6. Dietary taboos for patients with large bowel obstruction

  1. Foods that are easy to digest and promote defecation. For example, vegetables: kelp, pork blood, carrots, etc.; fruits: hawthorn, pineapple, papaya, etc.; eating foods rich in fiber such as various vegetables, fruits, brown rice, whole grains, and beans can help defecate, prevent constipation, stabilize blood sugar, and lower blood cholesterol;

  2. It is recommended to eat light and nutritious, fluid foods such as rice porridge, vegetable soup, lotus root starch, egg flower soup, and noodles;

  3. It is advisable to consume finely processed or cooked foods to facilitate mastication and digestion. One to two whole eggs can be consumed per week. A variety of foods from the six major categories, including dairy products, cereal roots and tubers, meat, fish, beans, eggs, vegetables, fruits, and oils, should be consumed to fully obtain various nutrients;

  4. Eat foods rich in protein and iron, such as lean meat, fish and shrimp, animal blood, animal liver and kidney, egg yolk, soy products, as well as jujube, green leafy vegetables, sesame paste, etc.

  5. Choose vegetable oils, which are mostly cooked by boiling, steaming, cold, frying, roasting, braising, and stewing; avoid eating high-cholesterol foods such as fatty meat, offal, fish eggs, butter, etc.

7. Conventional methods for treating large bowel obstruction in Western medicine

  Intestinal obstruction is one of the most common acute abdominal emergencies in surgery. According to existing data statistics, the mortality rate of intestinal obstruction can rise to 10% to 20%, which should be paid attention to. During the treatment process, traditional Chinese medicine recommends four treatment methods, as follows:

  One, blood stasis and qi stagnation

  Persistent abdominal pain, severe bloating, or fixed pain, pain is resistant to palpation, vomiting, constipation, purple and dark tongue quality, white fur, wiry and fine pulse.

  Treatment: Activate blood circulation and remove blood stasis, promote qi flow and relieve pain.
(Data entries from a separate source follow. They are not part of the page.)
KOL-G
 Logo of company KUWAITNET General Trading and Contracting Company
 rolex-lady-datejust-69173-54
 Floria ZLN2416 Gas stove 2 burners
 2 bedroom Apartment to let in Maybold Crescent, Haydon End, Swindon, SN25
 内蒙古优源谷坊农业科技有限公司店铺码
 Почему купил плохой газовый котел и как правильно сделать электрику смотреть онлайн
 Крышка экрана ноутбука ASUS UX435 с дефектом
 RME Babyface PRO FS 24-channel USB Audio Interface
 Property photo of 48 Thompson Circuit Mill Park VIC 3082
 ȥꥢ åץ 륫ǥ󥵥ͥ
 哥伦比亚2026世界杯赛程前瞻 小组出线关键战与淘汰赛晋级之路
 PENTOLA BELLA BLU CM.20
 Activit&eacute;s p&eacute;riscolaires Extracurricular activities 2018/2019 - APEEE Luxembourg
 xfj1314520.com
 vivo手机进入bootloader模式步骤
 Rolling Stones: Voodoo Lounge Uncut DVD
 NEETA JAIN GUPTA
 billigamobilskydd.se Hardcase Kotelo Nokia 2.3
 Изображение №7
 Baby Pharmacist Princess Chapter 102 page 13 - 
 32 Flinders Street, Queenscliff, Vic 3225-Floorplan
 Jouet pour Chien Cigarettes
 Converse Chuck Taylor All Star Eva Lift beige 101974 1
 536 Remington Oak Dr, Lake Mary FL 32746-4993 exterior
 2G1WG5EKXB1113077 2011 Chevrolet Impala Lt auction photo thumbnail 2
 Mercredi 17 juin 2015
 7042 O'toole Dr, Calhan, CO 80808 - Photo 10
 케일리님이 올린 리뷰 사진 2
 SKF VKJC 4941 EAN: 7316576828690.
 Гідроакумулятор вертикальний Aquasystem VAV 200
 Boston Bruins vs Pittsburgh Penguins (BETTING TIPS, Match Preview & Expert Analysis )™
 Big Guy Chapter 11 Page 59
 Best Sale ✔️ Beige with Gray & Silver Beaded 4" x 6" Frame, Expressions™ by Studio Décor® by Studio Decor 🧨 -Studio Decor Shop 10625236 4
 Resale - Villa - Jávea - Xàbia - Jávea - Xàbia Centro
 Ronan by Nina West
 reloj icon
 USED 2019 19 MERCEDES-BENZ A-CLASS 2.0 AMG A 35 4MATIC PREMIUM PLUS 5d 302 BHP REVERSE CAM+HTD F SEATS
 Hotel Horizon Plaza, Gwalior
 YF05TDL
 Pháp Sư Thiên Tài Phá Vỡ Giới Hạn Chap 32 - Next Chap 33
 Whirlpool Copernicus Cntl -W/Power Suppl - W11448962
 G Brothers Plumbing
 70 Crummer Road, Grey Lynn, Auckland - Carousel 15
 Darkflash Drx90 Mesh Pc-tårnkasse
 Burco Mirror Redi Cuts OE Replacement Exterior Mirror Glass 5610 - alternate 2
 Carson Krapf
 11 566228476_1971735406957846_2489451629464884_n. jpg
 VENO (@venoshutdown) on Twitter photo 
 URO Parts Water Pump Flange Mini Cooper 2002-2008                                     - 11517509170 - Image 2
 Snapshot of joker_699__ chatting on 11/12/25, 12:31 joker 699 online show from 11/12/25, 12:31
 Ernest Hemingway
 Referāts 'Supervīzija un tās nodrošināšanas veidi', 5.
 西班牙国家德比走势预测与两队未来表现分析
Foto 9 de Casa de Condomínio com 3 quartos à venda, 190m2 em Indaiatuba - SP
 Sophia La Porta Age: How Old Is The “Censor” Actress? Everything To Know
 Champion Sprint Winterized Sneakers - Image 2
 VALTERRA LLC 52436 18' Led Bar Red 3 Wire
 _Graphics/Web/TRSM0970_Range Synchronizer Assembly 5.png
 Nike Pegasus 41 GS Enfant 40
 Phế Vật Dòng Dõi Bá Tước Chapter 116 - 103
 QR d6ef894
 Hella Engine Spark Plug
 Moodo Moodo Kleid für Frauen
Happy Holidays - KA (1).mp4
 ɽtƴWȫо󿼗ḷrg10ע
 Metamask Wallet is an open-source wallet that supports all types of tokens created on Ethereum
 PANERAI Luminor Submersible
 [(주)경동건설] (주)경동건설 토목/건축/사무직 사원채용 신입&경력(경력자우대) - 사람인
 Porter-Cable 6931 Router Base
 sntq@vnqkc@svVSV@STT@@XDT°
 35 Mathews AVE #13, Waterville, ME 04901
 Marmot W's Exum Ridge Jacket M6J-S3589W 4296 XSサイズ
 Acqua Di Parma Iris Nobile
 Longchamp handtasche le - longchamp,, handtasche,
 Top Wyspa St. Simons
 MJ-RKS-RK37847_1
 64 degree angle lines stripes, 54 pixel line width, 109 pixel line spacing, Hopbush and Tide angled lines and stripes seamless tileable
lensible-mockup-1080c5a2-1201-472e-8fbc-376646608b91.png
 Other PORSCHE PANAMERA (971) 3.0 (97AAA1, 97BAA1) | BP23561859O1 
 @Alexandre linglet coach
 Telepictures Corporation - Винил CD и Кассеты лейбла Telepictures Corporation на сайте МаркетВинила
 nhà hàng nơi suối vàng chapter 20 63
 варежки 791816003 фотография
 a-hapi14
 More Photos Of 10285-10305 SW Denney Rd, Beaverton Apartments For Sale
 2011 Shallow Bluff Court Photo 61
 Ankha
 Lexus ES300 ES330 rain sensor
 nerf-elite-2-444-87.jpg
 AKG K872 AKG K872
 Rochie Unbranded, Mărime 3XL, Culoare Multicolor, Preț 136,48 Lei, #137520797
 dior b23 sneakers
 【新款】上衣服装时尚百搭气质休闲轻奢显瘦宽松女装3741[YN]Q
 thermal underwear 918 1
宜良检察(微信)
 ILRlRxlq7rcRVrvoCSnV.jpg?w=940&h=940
  Prescription: 10 grams of Xiaohuixiang, 5 grams of Xuejie, 10 grams of Yanhusuo, 6 grams of Moyao, 10 grams of Danggui, 10 grams of Chuanxiong, 6 grams of Guanui, 10 grams of Chishao, 10 grams of raw Puhuang, 6 grams of Wulingzi, 10 grams of Muxiang, 10 grams of Xiangfu.

  Two, heat mass in the bowels

  Sudden abdominal pain, severe and resistant to palpation, intestinal sounds, vomiting food, dry mouth and bitter taste, constipation, yellow greasy fur, surging or slippery and rapid pulse.

  Treatment: Relieve heat and dredge the bowels, eliminate mass retention.

  Prescription: 10 grams of raw Dahuang, 10 grams of Zhishi, 10 grams of Mangxiao, 10 grams of Houpu.

  Three, direct attack of cold evil

  Sudden severe abdominal绞痛, palpable mass, pain is resistant to palpation, aversion to cold, pale and cold complexion, pale and dark tongue quality, white and slippery fur, deep and tense pulse.

  Treatment: Warm the middle and disperse cold, relieve urgency and pain.

  Prescription: 10 grams of raw Dahuang, 10 grams of Shufu, 3 grams of Xixin, 10 grams of Zhishi, 10 grams of Houpu, 20 grams of Mangxiao.

  Four, mass obstruction

  Abdominal pain occurs intermittently, with yellowish skin and emaciation, or white worm spots on the face, sudden severe abdominal pain, pain around the navel, palpable mass, vomiting food or clear fluid, white fur, wiry pulse.

  Treatment: Expel worms and eliminate mass.

  Prescription: 6 grams of Leiyao, 10 grams of Kulinpi, 10 grams of Heixiu, 10 grams of Binglang, 10 grams of Zaojiao, 12 grams of Muxiang, 10 grams of Dafupi, 5 grams of Chujiang, 10 grams of Huanglian.